Find the equation connecting ‘a’ and ‘b’ in order that $2{{x}^{2}}-7{{x}^{3}}+ax+b$ may be divisible by x – 3.

Answer 1

Hint: If $\left( x+\alpha \right)$ is a factor of any polynomial f(x) then $x=-\alpha $ will be a root of this polynomial i.e. f(x). Use this relation of root and factor for a polynomial to solve the problem i.e. relation between ‘a’ and ‘b’.

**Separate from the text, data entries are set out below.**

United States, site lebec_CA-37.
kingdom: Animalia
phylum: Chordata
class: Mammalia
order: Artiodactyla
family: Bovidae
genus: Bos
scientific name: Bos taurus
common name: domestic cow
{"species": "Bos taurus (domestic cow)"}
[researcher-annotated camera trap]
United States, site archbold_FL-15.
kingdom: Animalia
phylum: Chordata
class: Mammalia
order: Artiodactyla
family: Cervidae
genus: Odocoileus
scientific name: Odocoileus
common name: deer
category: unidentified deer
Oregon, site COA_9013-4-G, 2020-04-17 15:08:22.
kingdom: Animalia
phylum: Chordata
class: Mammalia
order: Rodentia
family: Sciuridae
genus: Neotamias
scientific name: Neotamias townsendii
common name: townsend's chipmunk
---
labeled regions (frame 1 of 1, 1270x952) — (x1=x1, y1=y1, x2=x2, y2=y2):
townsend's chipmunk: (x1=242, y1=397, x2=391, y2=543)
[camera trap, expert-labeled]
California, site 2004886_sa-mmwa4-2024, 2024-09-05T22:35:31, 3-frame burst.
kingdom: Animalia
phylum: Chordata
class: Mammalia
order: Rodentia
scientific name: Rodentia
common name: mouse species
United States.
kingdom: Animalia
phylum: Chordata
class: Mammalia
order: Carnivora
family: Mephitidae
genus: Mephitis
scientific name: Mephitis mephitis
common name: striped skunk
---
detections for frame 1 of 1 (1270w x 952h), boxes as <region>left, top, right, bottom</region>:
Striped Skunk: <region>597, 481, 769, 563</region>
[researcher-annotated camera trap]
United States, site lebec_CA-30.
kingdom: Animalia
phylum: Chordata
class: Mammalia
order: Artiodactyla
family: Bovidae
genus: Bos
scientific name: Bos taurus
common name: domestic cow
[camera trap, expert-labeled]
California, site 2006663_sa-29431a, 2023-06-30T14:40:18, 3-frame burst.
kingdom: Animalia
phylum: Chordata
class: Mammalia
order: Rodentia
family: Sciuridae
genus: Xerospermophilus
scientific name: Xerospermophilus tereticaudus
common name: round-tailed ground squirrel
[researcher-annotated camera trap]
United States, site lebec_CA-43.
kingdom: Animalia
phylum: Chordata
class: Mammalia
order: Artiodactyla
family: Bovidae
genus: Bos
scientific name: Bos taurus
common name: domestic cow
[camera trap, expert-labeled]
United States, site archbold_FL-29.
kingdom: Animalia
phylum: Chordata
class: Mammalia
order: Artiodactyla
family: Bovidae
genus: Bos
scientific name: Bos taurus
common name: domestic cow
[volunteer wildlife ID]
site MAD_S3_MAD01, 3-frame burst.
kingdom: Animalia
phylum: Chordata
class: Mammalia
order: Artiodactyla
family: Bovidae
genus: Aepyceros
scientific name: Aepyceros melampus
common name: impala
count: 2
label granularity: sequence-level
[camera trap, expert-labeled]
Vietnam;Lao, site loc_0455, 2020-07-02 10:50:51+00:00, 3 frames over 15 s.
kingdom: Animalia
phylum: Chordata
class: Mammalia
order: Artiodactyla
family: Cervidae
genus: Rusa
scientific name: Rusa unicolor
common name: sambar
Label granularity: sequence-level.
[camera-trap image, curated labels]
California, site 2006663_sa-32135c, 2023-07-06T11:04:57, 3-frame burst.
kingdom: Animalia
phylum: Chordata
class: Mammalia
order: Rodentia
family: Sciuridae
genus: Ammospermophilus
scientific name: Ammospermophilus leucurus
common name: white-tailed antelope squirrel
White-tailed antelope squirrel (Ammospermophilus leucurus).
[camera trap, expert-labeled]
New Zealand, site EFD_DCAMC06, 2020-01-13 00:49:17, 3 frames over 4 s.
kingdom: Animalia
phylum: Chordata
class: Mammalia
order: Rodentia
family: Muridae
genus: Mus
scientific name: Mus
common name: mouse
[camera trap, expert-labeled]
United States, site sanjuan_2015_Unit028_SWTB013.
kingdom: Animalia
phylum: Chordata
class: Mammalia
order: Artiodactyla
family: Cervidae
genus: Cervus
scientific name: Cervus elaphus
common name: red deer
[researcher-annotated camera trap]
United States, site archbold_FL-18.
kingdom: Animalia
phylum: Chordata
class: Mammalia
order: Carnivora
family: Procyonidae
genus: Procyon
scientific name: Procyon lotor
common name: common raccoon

Complete step-by-step answer:
As we know, the factor of any polynomial will divide the polynomial completely i.e. remainder will be 0. And the factor of any polynomial gives the roots of the polynomial by equation the factor to 0. Let us suppose we have any polynomial f(x) which will give its root by the equation
f(x)…………………..(i)
Now, let $\left( x+\alpha \right)$ be the factor of f(x), then we can divide f(x) by $\left( x+\alpha \right)$ and let the quotient be g(x). So, we can write f(x) as
$f\left( x \right)=\left( x+\alpha \right)\left( g\left( x \right) \right)......................\left( ii \right)$
Now, from equation (i) and (ii) we get
$\begin{align}
  & \left( x+\alpha \right)\left( g\left( x \right) \right)=0 \\
 & x+\alpha =0\Rightarrow g\left( x \right)=0 \\
 & x=-\alpha \Rightarrow g\left( x \right)=0 \\
\end{align}$
So, we can get roots of f(x) as $x=-\alpha $ and roots of equation g(x) = 0.
Hence. If $\left( x+\alpha \right)$ is a factor of f(x), then $x=-\alpha $ will be the root of f(x). Now, coming to the question, it is given that (x -3) divides the given polynomial in the problem i.e.
$2{{x}^{2}}-7{{x}^{3}}+ax+8$
It is given that (x – 3) will be a factor of this polynomial and hence, x = 3 will be a root of the polynomial as per the initial description in the solution. Hence, x = 3 will satisfy the given polynomial. So, let
$f\left( x \right)=2{{x}^{2}}-7{{x}^{3}}+ax+b..................\left( iii \right)$
As x = 3 will be a solution equation (iii), so f(3) should be 0. Hence, put x = 3 to the f(x) in the equation (iii) so, we get
$\begin{align}
  & f\left( 3 \right)=2{{\left( 3 \right)}^{4}}-7{{\left( 3 \right)}^{3}}+a\left( 3 \right)+b=0 \\
 & f\left( 3 \right)=2\times 81-7\times 27+3a+b=0 \\
 & f\left( 3 \right)=162-189+3a+b=0 \\
 & -27+3a+b=0 \\
 & 3a+b=27 \\
\end{align}$
Hence, equation connecting ‘a’ and ‘b’ can be given as
3a + b = 27.

Note: Remainder theorem in the polynomial chapter is given as if any function f(x) is getting divided by any factor $\left( x-\alpha \right)$ then, remainder of it can be given by relation f(x). So, one may follow this theorem as well to solve the problem.
One may go wrong if he or she puts the root of the given problem as ‘-3’ by getting confused with the factor (x – 3). So, don’t confuse with the factor and root terminologies. Root of any factor can be calculated by equating the factor to 0.